News

Inequality Like it’s 1999

Our recent Equality Impact Assessment highlighted some interesting points and raises questions around the ‘levelling up’ agenda. Brian Moran, Deputy Chief Executive at Jigsaw explains.

The nation continues to be in the grip of a cost-of-living crisis.  Inflation has increased to a level unseen for 40 years and the drivers of inflation – primarily food and fuel – mean it’s the lower income households who are facing the most severe cost pressures.

In this context, like many organisations, it is vital that the Jigsaw Group’s board is fully informed about the wider implications and the impact its decisions might have on our residents.

One of the ways to do this is via Equality Impact Assessments and last year, when considering the rent increase to apply for the 2022/23 financial year, the board was presented with a particularly interesting Impact Assessment.

One of the things this showed was that the average rents charged to ethnic minority tenants, when measured across bedroom sizes, were lower than those charged to White British tenants.

But overall rents were reported to be higher for ethnic minority tenants than for White British tenants when looked at in aggregate.

This left a few people in the board room scratching their heads.  How could average rents for equivalent property sizes be lower for one group of tenants compared to another, but then the overall rents be higher when rolled together?  The result appeared to be contradictory and needed further investigation.

There is a straightforward answer of course. Rents are higher in properties with more bedrooms, so tenants renting a three-bed house will pay more than if they rent a two-bed house. Proportionally more of our ethnic minority tenants live in three and four bed homes than White British tenants, as can be seen in the above chart.  So, one problem solved: we were at least assured that the results we reported were accurate and made sense.

Simple enough so far. But wider questions remained: to what extent did this explain the differences in overall rents?  And why were the rents paid by ethnic minority tenants lower on average for the same sized properties?

Our approach to answer these questions was to build a mathematical model – a multiple linear regression model – to enable us to examine the individual factors that were influencing our rents.

Although the model gave the board assurance that Jigsaw rents were being set correctly, the results were eye opening.

In short, our model found that rents were on average lower for ethnic minority tenants in equivalent sized homes to White British tenants because they were more likely to be living in more deprived, lower valuation areas as measured today.

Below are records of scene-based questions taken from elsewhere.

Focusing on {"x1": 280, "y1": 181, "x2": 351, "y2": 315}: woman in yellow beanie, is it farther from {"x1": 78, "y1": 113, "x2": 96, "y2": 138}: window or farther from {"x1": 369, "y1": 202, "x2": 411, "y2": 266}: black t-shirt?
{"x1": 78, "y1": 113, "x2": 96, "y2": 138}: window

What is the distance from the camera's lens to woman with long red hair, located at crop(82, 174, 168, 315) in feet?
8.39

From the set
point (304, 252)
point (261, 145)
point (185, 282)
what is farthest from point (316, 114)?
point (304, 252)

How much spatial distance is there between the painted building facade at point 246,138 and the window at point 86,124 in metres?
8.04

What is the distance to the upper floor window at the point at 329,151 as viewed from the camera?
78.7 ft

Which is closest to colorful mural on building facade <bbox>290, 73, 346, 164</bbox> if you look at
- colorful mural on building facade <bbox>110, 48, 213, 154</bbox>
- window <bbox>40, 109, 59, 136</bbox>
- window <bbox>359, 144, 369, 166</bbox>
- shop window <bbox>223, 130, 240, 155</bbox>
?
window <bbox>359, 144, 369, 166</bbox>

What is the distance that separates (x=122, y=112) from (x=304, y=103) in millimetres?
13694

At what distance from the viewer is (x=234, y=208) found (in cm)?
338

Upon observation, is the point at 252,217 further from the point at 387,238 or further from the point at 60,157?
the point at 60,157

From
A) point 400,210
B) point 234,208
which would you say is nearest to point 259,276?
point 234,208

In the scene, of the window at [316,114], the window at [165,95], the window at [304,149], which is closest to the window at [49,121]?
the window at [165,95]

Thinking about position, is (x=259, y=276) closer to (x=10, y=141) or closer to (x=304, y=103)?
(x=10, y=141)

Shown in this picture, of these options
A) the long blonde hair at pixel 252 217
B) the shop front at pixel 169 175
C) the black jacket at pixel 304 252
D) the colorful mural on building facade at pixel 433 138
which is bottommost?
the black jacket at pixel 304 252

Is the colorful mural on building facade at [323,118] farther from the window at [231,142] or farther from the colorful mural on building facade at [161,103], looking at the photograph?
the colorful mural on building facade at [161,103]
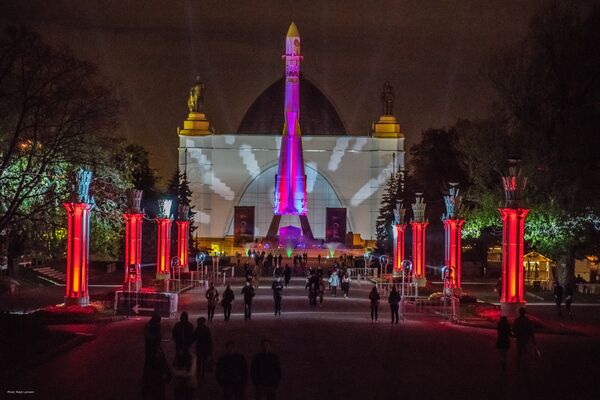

As can be seen from this table – Click here>> , this is an issue affecting our Asian or Asian British Bangladeshi and Asian or Asian British Pakistani tenants the most.

However, the social rents we charge are set according to a “formula rent” and part of the formula uses the value of properties… as they were in 1999.

So the disturbing conclusion is that our rents reflect inequalities that existed over two decades ago, and these are inequalities that are still very real to this day.

Is it right that lower value properties attract lower rents?  I think it is.  For all the faults of the current rent setting formula – chief of which is a failure to reflect the whole house cost of heating a home – lower valued homes should attract lower rents in my opinion.

Is it right that deprived areas from 1999 are still deprived today?  Definitely not.

This work demonstrates how ingrained inequality can be and how  the government’s “levelling-up” agenda must face this fact head on to have any hope of turning around social deprivation which decades of government policy and the well-meaning piecemeal efforts of others, including ourselves, have been unable to properly address.”